Day 8 of National Young Writers’ Month and I thought one week in is as good as any for an update. My 3 goals, as detailed in my earlier post, Go Go Gadget, Write!, were to: Blog every day, join a writers’ group and outline the plot for my novel in preparation for this year’s NaNoWriMo. Blogging every day: Check. Join a writers’ group: First meeting tonight – Check. Outline plot: Big fat FAIL. I’m struggling something chronic with this goal, and although I’ve made ‘progress’, in a sense, it’s just not turning out how I’d like, which is ultimately discouraging and therefore counter-productive.
My problem is this. I have an idea. I think it’s a pretty good idea. I have my character, a special ‘ability’ and a world to create around her. But I have no plot. No rising action. No climax. No falling action. No conflict. I can see my character in this world and the things around her, I know she’s special, but I don’t know what she’s fighting for. Is this a sign I should give up now? Let it go? Start afresh with something new?

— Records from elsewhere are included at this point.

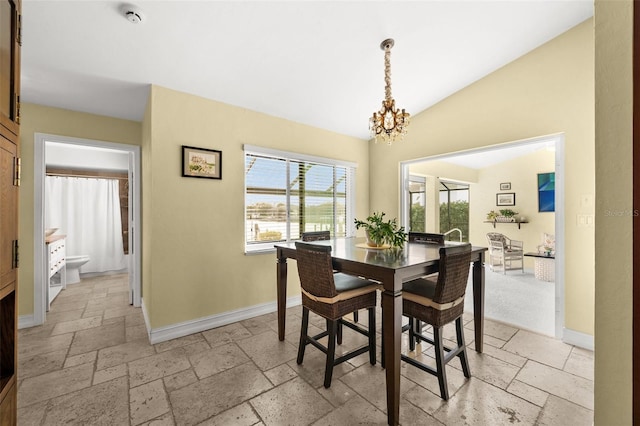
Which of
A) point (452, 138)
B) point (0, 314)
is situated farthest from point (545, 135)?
point (0, 314)

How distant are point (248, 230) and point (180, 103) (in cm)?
154

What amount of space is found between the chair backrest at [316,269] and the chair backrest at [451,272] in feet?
2.35

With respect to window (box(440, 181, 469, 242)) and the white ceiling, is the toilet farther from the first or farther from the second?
window (box(440, 181, 469, 242))

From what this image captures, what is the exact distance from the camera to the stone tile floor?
66.8 inches

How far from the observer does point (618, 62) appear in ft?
2.75

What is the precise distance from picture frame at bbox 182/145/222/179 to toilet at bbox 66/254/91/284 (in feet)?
11.6

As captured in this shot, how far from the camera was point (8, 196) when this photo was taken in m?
1.06

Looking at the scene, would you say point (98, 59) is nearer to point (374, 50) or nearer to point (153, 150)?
point (153, 150)

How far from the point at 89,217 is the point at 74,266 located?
109 cm

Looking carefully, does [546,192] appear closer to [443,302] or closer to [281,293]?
[443,302]

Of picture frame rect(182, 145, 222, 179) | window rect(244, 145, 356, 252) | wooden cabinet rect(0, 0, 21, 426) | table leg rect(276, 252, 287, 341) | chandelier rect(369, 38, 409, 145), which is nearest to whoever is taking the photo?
wooden cabinet rect(0, 0, 21, 426)

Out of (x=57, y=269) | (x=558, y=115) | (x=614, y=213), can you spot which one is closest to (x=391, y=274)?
(x=614, y=213)

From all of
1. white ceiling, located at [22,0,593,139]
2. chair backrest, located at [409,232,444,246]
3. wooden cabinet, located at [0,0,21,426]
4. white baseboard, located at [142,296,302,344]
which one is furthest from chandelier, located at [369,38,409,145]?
white baseboard, located at [142,296,302,344]

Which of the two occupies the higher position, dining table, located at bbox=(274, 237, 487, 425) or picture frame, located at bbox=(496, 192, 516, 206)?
picture frame, located at bbox=(496, 192, 516, 206)
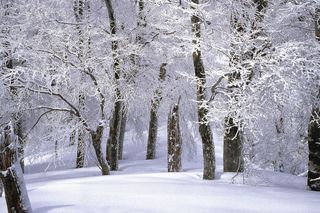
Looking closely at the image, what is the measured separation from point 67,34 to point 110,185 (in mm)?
5149

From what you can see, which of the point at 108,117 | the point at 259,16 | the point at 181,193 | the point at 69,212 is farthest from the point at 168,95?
the point at 69,212

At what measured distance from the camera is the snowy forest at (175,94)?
6918 millimetres

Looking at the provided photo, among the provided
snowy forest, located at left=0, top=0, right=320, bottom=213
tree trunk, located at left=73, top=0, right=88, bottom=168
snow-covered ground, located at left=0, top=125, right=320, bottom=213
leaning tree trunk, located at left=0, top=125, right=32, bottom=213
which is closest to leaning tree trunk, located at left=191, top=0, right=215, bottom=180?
snowy forest, located at left=0, top=0, right=320, bottom=213

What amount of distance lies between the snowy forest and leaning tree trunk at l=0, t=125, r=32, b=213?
0.01m

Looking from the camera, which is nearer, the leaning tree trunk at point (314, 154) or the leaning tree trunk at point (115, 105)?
the leaning tree trunk at point (314, 154)

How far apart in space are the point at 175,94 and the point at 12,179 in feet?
27.2

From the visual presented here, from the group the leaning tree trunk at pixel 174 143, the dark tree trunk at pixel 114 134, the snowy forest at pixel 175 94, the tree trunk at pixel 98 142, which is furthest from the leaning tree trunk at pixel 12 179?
the leaning tree trunk at pixel 174 143

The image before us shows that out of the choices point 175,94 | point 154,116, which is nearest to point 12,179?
point 175,94

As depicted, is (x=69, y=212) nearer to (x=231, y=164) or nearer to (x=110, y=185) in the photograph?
(x=110, y=185)

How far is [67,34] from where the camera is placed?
11.8 metres

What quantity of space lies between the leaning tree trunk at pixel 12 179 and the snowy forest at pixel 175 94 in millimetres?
14

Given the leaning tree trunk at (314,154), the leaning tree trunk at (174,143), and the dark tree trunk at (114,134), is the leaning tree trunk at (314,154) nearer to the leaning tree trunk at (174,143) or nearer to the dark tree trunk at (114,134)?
the leaning tree trunk at (174,143)

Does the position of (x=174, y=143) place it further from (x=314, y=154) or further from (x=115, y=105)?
(x=314, y=154)

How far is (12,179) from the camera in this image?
604 cm
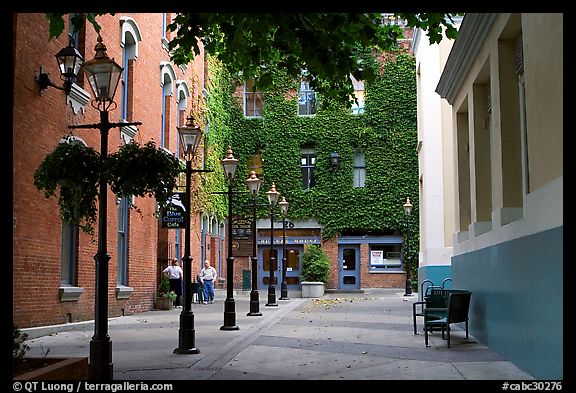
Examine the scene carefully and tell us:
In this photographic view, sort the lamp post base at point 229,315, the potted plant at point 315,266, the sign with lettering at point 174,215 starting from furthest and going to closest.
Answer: the potted plant at point 315,266 < the sign with lettering at point 174,215 < the lamp post base at point 229,315

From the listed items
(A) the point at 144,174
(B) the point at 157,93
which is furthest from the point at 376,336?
(B) the point at 157,93

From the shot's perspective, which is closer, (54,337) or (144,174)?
(144,174)

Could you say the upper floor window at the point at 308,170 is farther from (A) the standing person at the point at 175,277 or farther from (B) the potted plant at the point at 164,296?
(B) the potted plant at the point at 164,296

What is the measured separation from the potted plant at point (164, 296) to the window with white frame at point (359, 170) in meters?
17.5

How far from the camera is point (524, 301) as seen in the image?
9000 mm

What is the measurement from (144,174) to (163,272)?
614 inches

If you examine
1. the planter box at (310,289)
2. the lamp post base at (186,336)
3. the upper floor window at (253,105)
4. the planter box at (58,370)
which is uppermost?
the upper floor window at (253,105)

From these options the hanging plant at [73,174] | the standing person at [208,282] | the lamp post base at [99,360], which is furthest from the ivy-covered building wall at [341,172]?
the lamp post base at [99,360]

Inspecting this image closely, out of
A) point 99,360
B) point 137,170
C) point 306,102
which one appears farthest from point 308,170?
point 99,360

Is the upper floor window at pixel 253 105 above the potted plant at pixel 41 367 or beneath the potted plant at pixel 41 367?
above

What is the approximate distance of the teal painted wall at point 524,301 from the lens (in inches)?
295

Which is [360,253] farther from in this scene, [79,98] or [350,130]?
[79,98]
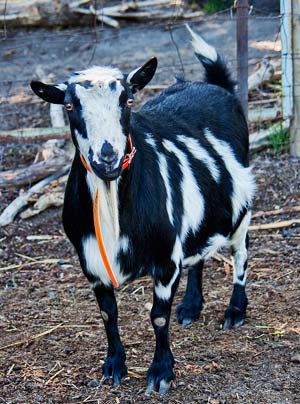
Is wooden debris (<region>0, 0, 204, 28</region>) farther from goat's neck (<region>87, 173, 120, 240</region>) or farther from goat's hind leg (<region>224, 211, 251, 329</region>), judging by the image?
goat's neck (<region>87, 173, 120, 240</region>)

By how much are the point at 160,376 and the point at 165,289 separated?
0.43m

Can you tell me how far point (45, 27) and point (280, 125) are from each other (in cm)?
696

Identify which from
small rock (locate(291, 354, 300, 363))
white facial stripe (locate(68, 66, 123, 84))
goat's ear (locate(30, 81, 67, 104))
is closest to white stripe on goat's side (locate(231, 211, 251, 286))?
small rock (locate(291, 354, 300, 363))

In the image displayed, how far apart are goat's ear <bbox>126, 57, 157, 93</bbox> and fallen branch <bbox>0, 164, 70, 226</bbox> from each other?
277cm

I understand the conventions of a good fantasy – characters going from ordinary to extraordinary, good vs evil, the anti hero, destinies, prophecies, isolation. And the fantasies I love most are the ones with multi layered plots, a universal theme, an underlying task to achieve as well as smaller tasks to carry the protagonist through, individual character agendas, secrets and surprises. I love endings, god how I love good endings. So, naturally, this is what I want my book to read like too. Did J.K. Rowling, she who ties everything together superbly over a massive seven books, did she work out these things before she began writing or just start with a boy finding out he’s a wizard, and work out the rest as she went?
Perhaps I could just start by writing my character in a scene and see where she takes me. Or do I need to have some resemblance of the nitty gritty figured out before I dive in? Do I need to know the evil, need to know my Voldemort before I can start writing? I’ve read that people will often scrap a large majority of their drafts before they get to the final masterpiece. Is this the reason why? Because they are fleshing out the story as they go and don’t really know where it will end up when they begin?
These are the questions I ask myself today. Perhaps they are also questions that I will ask at the writers’ group tonight. In the meantime, I’m going to sit here and panic, possibly bang my head against the wall a few times, and hope that my good idea will not be stuck inside my head forever without the plot to let it shine.